A team of researchers in France has found a way to alter how a mouse
"feels" about something it has remembered. In their paper published in
the journal Nature Neuroscience, the team describes how they
recorded brain activity while mice visited new areas of their cage, then
stimulated their brains while they slept in a way that made them favor
the place they had visited and remembered.
Altering memories has always been the stuff of science fiction, but
now it appears that there might be a way to cause someone to change how
they feel about something by stimulating their brain while they sleep—if
the findings by the team in France apply to human brains.
To find out if they could change how a mouse "felt" about something
it remembered, the researchers hooked up several of the rodents to brain
scanners and then recorded brain activity as they scouted out their new
cages. In particular, the researchers were keen on noting when certain
cells, known as "place" cells (neurons that prior research has shown are
involved in storing memories) fired in response to something that the
mouse was seeing—in this case, a certain part of its cage. Other
research has shown that certain dreams entail reviewing recent
experiences, causing the same place cells to become active again.
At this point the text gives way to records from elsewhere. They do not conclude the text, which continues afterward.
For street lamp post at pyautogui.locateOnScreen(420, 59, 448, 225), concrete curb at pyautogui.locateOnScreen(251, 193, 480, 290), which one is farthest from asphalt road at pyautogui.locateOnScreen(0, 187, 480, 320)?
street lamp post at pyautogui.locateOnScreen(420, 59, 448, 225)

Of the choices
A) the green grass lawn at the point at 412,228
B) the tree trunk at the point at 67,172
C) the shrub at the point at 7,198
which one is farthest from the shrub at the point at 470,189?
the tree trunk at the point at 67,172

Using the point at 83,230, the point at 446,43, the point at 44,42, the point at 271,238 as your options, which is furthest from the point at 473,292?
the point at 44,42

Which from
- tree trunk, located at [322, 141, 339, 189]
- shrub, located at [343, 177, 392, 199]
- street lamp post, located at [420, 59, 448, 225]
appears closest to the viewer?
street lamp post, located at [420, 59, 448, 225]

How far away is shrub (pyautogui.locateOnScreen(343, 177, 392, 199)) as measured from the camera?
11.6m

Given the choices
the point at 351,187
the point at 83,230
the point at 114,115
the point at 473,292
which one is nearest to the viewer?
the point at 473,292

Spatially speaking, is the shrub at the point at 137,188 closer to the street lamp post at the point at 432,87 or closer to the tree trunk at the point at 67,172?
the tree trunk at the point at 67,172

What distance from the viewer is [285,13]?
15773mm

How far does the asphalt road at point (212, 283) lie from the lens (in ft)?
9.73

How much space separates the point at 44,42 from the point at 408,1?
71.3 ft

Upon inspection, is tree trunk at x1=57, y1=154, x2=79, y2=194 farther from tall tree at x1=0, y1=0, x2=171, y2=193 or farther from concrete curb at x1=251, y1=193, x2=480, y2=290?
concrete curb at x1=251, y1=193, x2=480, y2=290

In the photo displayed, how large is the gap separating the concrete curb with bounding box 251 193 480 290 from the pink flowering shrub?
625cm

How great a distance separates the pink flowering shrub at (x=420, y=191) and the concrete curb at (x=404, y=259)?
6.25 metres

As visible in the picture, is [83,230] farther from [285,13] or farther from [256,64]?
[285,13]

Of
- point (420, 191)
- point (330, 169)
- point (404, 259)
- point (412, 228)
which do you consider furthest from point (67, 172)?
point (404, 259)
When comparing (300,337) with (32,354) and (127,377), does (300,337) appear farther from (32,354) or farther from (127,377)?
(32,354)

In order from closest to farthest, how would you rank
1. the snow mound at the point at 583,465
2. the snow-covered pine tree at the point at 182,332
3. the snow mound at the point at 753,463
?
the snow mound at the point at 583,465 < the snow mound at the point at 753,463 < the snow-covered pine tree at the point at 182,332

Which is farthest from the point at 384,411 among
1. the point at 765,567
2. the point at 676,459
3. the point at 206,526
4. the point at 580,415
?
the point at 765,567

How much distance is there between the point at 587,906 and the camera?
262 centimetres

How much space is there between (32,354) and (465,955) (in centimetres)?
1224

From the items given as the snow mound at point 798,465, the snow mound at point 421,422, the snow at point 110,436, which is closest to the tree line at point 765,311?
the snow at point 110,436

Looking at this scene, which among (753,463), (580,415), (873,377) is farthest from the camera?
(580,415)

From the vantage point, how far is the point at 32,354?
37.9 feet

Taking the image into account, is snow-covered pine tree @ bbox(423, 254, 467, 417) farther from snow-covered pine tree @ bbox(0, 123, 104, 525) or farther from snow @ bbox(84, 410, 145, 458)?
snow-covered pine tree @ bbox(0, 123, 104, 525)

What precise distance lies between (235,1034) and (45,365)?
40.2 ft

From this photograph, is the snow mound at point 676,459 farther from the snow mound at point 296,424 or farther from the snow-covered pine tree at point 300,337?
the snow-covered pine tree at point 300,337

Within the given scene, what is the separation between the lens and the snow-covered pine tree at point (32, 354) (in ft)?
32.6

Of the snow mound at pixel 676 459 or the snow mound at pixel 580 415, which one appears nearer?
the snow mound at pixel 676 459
Thus, later, after the mice were sleeping, the researchers monitored brain activity
again, watching for when that same place cell that had become active
earlier, became active again. When it did, the researchers sent a signal
to a part of the mouse's brain associated with a reward. Upon
awakening, the mice all went straight to the part of the cage that had
been caused to be associated with a reward.
The researchers note that their experiments did not result in new
memories being created, instead, they had changed the way that the mice
responded to something they were remembering anyway. The team also noted
that it was not clear if the same sort of experiment would work with
people, but if so, it might be possible to use it to help people with
PTSD. The researchers also do not know if their technique could be used
to cause changes to associations with more complicated tasks, such as
all the parts of an event, or when learning something new.